-- TO DO --
Rewrite all the items below, changing "dirt path" to "muddy trail" wherever it appears and keeping everything else the same. Leave the pictures out of your answer.

---------- DATA FOR THE TASK

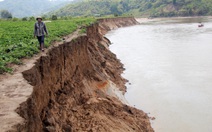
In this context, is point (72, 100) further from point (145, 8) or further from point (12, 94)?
point (145, 8)

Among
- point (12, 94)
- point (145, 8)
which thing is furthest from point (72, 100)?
point (145, 8)

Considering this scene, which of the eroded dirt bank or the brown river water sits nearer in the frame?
the eroded dirt bank

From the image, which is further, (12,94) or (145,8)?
(145,8)

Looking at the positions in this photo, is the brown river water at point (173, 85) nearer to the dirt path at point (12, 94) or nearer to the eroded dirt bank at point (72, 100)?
the eroded dirt bank at point (72, 100)

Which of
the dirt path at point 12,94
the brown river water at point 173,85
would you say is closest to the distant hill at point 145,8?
the brown river water at point 173,85

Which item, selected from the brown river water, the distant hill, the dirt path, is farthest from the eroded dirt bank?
the distant hill

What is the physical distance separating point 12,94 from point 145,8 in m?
149

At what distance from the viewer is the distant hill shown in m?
125

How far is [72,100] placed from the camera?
14.0 meters

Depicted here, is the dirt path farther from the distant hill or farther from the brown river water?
the distant hill

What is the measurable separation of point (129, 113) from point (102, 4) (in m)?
145

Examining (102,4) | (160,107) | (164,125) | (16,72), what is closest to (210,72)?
(160,107)

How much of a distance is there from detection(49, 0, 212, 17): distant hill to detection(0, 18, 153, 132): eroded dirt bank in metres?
115

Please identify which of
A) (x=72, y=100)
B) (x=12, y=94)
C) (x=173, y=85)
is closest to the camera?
(x=12, y=94)
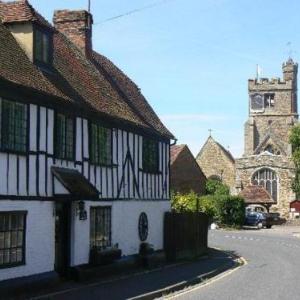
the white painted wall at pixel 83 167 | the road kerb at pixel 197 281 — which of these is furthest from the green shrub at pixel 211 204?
the white painted wall at pixel 83 167

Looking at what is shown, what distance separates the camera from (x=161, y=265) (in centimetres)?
2172

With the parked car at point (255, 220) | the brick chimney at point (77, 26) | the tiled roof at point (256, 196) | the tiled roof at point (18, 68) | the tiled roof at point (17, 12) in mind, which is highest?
the brick chimney at point (77, 26)

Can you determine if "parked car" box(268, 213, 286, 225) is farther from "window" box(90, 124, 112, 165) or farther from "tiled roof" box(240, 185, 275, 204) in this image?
"window" box(90, 124, 112, 165)

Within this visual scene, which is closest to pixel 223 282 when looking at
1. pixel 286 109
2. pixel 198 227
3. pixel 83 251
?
pixel 83 251

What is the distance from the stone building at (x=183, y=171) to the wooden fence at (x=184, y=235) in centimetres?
3081

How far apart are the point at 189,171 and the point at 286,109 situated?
44.4 meters

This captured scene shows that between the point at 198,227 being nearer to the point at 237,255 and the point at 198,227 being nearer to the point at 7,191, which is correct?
the point at 237,255

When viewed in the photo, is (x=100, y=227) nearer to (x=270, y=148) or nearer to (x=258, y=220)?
(x=258, y=220)

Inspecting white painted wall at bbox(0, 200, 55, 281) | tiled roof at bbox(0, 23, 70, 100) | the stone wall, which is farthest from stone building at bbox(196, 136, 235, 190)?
white painted wall at bbox(0, 200, 55, 281)

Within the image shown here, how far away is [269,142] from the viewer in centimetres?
9006

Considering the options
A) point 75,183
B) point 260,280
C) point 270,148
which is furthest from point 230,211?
point 270,148

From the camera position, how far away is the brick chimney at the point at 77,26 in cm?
2316

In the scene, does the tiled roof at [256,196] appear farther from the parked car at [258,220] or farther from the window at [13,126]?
the window at [13,126]

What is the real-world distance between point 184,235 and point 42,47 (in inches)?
410
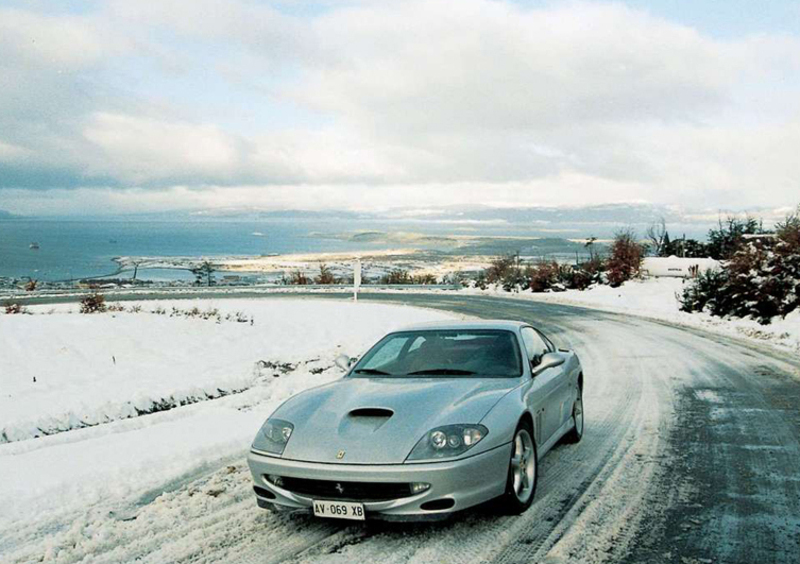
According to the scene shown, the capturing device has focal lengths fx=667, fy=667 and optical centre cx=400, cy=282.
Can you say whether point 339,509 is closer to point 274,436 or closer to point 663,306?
point 274,436

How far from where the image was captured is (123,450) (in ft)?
21.9

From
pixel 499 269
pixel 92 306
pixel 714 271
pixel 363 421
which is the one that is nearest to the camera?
pixel 363 421

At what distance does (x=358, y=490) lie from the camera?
167 inches

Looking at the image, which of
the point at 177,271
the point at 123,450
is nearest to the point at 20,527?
the point at 123,450

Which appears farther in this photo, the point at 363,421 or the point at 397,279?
the point at 397,279

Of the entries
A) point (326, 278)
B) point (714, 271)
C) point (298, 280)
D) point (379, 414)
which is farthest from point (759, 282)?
point (298, 280)

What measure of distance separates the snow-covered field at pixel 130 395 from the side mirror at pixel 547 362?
9.77ft

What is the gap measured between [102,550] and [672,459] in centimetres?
489

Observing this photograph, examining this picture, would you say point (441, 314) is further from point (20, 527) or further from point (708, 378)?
point (20, 527)

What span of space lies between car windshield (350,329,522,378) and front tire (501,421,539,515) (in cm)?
60

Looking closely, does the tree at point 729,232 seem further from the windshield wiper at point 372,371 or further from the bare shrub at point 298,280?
the windshield wiper at point 372,371

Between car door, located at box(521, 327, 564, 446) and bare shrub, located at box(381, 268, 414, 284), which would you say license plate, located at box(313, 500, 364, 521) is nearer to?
car door, located at box(521, 327, 564, 446)

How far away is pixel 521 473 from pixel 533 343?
1733mm

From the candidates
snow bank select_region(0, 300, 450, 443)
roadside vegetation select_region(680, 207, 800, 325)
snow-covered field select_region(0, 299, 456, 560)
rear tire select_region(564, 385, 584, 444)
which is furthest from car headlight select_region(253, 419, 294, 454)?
roadside vegetation select_region(680, 207, 800, 325)
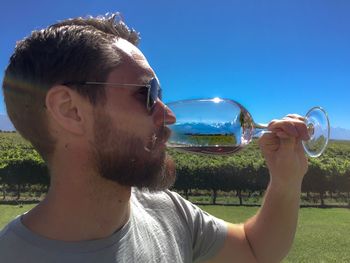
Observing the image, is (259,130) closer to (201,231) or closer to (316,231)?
(201,231)

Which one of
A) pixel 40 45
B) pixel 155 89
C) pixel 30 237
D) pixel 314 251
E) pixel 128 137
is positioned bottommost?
pixel 314 251

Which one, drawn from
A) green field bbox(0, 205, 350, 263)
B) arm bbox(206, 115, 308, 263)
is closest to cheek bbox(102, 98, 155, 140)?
arm bbox(206, 115, 308, 263)

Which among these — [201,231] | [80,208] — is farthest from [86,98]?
[201,231]

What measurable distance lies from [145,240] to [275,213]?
2.26 ft

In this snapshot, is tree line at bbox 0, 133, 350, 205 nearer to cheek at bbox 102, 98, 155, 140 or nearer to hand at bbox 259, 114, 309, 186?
hand at bbox 259, 114, 309, 186

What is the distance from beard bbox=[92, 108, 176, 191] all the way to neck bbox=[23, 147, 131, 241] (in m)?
0.05

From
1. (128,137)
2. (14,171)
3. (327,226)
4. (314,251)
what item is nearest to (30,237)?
(128,137)

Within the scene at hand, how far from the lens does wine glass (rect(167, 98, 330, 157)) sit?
79.0 inches

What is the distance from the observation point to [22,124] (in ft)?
5.91

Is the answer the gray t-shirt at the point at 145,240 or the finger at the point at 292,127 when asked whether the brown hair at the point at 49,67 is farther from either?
the finger at the point at 292,127

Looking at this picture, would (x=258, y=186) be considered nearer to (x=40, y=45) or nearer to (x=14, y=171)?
(x=14, y=171)

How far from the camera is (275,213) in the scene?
2143 mm

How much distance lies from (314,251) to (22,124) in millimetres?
11538

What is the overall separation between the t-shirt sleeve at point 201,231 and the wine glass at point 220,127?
27 centimetres
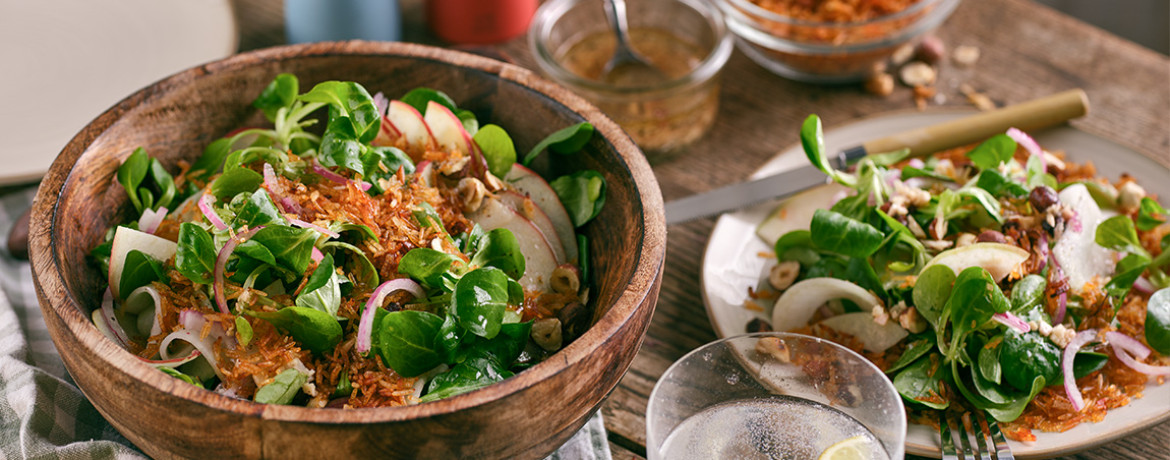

--------------------

-- SOLUTION BELOW --
In this context, is point (72, 100) further from point (145, 8) or further from point (12, 94)?
point (145, 8)

Among
- point (12, 94)
- point (145, 8)
which thing is furthest from point (72, 100)?
point (145, 8)

Considering this scene, which of the eroded dirt bank or the brown river water sits nearer in the frame?
the eroded dirt bank

From the image, which is further, (12,94) or (145,8)?
(145,8)

Looking at the positions in this photo, is the brown river water at point (173, 85) nearer to the muddy trail at point (12, 94) or nearer to the eroded dirt bank at point (72, 100)?
the eroded dirt bank at point (72, 100)

Which of
the muddy trail at point 12,94
the brown river water at point 173,85
would you say is closest to the distant hill at point 145,8?
the brown river water at point 173,85

Which item, selected from the brown river water, the distant hill, the muddy trail, is farthest from the eroded dirt bank?
the distant hill

What is the physical distance separating point 12,94 from point 145,8 in m?
149

At what distance from the viewer is the distant hill shown in m?
125

How far is [72,100] placed from the camera?
14.0 meters

Depicted here, is the muddy trail farther from the distant hill or farther from the brown river water?
the distant hill

What is the measurable separation of point (129, 113) from point (102, 4) (in m)?
145

Examining (102,4) | (160,107) | (164,125) | (16,72), what is closest to (210,72)?
(160,107)

How much of a distance is there from detection(49, 0, 212, 17): distant hill to detection(0, 18, 153, 132): eroded dirt bank in metres?
115

Please identify which of
A) (x=72, y=100)
B) (x=12, y=94)
C) (x=173, y=85)
is closest to the camera?
(x=12, y=94)
the white painted wall at pixel 83 167 | the road kerb at pixel 197 281 — which of these is furthest from the green shrub at pixel 211 204?
the white painted wall at pixel 83 167

Looking at what is shown, what distance separates the camera from (x=161, y=265) (in centimetres)?
2172

With the parked car at point (255, 220) | the brick chimney at point (77, 26) | the tiled roof at point (256, 196) | the tiled roof at point (18, 68) | the tiled roof at point (17, 12) in mind, which is highest?
the brick chimney at point (77, 26)

Can you determine if "parked car" box(268, 213, 286, 225) is farther from "window" box(90, 124, 112, 165) or farther from "tiled roof" box(240, 185, 275, 204) in this image?
"window" box(90, 124, 112, 165)

Within this visual scene, which is closest to pixel 223 282 when looking at
1. pixel 286 109
2. pixel 198 227
3. pixel 83 251
?
pixel 83 251

What is the distance from the stone building at (x=183, y=171) to the wooden fence at (x=184, y=235) in centimetres?
3081

How far apart are the point at 189,171 and the point at 286,109 situated?
44.4 meters

This captured scene shows that between the point at 198,227 being nearer to the point at 237,255 and the point at 198,227 being nearer to the point at 7,191, which is correct?
the point at 237,255

When viewed in the photo, is (x=100, y=227) nearer to (x=270, y=148) or nearer to (x=258, y=220)?
(x=258, y=220)

Inspecting white painted wall at bbox(0, 200, 55, 281) | tiled roof at bbox(0, 23, 70, 100) | the stone wall, which is farthest from stone building at bbox(196, 136, 235, 190)?
white painted wall at bbox(0, 200, 55, 281)

Within the image shown here, how far away is [269,142] from the viewer in centimetres?
9006

Considering the options
A) point 75,183
B) point 260,280
C) point 270,148
which is furthest from point 230,211?
point 270,148

From the camera position, how far away is the brick chimney at the point at 77,26 in cm?
2316

In the scene, does the tiled roof at [256,196] appear farther from the parked car at [258,220] or farther from the window at [13,126]?
the window at [13,126]

What is the real-world distance between point 184,235 and point 42,47 (in inches)?
410
According to the scene shown, the capturing device has focal lengths fx=667, fy=667 and optical centre cx=400, cy=282.
Can you say whether point 339,509 is closer to point 274,436 or closer to point 663,306?
point 274,436

How far from where the image was captured is (123,450) (in ft)?
21.9

From
pixel 499 269
pixel 92 306
pixel 714 271
pixel 363 421
which is the one that is nearest to the camera?
pixel 363 421

At what distance does (x=358, y=490) lie from the camera?
167 inches

Looking at the image, which of
the point at 177,271
the point at 123,450
is nearest to the point at 20,527?
the point at 123,450

Which appears farther in this photo, the point at 363,421 or the point at 397,279?
the point at 397,279

Of the entries
A) point (326, 278)
B) point (714, 271)
C) point (298, 280)
D) point (379, 414)
which is farthest from point (759, 282)?
point (298, 280)

What measure of distance separates the snow-covered field at pixel 130 395 from the side mirror at pixel 547 362?
9.77ft

What is the gap measured between [102,550] and [672,459] in centimetres?
489

Observing this photograph, examining this picture, would you say point (441, 314) is further from point (20, 527) or further from point (708, 378)?
point (20, 527)

What span of space lies between car windshield (350,329,522,378) and front tire (501,421,539,515) (in cm)?
60

Looking closely, does the tree at point 729,232 seem further from the windshield wiper at point 372,371 or further from the bare shrub at point 298,280?
the windshield wiper at point 372,371

Between car door, located at box(521, 327, 564, 446) and bare shrub, located at box(381, 268, 414, 284), which would you say license plate, located at box(313, 500, 364, 521) is nearer to?
car door, located at box(521, 327, 564, 446)

How far away is pixel 521 473 from pixel 533 343?
1733mm

From the candidates
snow bank select_region(0, 300, 450, 443)
roadside vegetation select_region(680, 207, 800, 325)
snow-covered field select_region(0, 299, 456, 560)
rear tire select_region(564, 385, 584, 444)
which is furthest from car headlight select_region(253, 419, 294, 454)?
roadside vegetation select_region(680, 207, 800, 325)
Observing the image, is (259,130) closer to (201,231) or closer to (316,231)?
(201,231)

Which one of
A) pixel 40 45
B) pixel 155 89
C) pixel 30 237
D) pixel 314 251
E) pixel 128 137
is positioned bottommost?
pixel 314 251

Which one, drawn from
A) green field bbox(0, 205, 350, 263)
B) arm bbox(206, 115, 308, 263)
is closest to cheek bbox(102, 98, 155, 140)?
arm bbox(206, 115, 308, 263)

Which among these — [201,231] | [80,208] — is farthest from [86,98]?
[201,231]

What measurable distance lies from [145,240] to [275,213]?
2.26 ft

In this snapshot, is tree line at bbox 0, 133, 350, 205 nearer to cheek at bbox 102, 98, 155, 140 or nearer to hand at bbox 259, 114, 309, 186?
hand at bbox 259, 114, 309, 186

What is the distance from beard bbox=[92, 108, 176, 191] all the way to neck bbox=[23, 147, 131, 241] (in m)?
0.05

From
1. (128,137)
2. (14,171)
3. (327,226)
4. (314,251)
what item is nearest to (30,237)?
(128,137)

Within the scene at hand, how far from the lens does wine glass (rect(167, 98, 330, 157)) sit?
79.0 inches

What is the distance from the observation point to [22,124] (in ft)?
5.91

Is the answer the gray t-shirt at the point at 145,240 or the finger at the point at 292,127 when asked whether the brown hair at the point at 49,67 is farther from either?
the finger at the point at 292,127

Looking at this picture, would (x=258, y=186) be considered nearer to (x=40, y=45) or nearer to (x=14, y=171)?
(x=14, y=171)

How far from the camera is (275,213) in the scene?
2143 mm

How much distance lies from (314,251) to (22,124) in millimetres?
11538

What is the overall separation between the t-shirt sleeve at point 201,231 and the wine glass at point 220,127?
27 centimetres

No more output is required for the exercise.